• MATERIAL PROVIDED:
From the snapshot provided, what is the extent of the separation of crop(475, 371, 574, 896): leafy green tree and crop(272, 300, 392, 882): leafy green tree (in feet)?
==
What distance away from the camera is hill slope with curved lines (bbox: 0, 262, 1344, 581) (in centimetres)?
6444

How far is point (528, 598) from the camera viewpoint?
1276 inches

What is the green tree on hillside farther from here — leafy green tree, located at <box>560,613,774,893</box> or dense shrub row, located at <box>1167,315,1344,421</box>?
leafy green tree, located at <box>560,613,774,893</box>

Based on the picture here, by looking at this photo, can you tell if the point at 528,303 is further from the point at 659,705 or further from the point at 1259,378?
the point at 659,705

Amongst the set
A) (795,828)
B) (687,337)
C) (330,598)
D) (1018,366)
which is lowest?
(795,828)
--
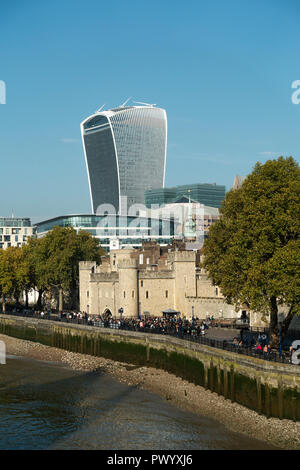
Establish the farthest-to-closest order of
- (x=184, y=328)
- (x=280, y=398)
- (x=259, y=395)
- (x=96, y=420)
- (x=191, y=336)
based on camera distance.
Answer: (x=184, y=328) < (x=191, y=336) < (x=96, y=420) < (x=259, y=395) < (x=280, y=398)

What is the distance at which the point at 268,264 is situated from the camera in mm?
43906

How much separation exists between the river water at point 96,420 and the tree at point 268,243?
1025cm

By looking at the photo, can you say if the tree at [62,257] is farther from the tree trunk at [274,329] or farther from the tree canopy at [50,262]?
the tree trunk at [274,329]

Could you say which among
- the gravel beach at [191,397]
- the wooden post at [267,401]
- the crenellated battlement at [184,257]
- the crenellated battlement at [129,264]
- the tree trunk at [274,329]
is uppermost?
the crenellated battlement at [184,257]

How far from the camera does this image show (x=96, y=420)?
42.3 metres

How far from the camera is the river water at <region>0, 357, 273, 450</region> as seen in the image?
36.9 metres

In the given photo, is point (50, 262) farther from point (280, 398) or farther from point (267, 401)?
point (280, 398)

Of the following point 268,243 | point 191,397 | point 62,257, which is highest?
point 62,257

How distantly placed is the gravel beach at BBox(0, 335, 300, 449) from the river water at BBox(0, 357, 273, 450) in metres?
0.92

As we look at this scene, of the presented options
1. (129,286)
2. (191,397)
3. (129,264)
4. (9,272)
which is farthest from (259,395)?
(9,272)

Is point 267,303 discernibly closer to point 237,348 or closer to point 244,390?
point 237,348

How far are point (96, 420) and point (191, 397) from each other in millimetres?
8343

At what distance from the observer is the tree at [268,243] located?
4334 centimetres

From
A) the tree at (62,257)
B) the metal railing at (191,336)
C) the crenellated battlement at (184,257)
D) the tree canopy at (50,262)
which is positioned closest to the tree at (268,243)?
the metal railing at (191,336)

• WHAT YOU WILL DO:
Count the lines in the data above that contain the string "crenellated", treating uppercase and lowercase as different. Reply with the number only.

• PROBLEM SOLUTION:
4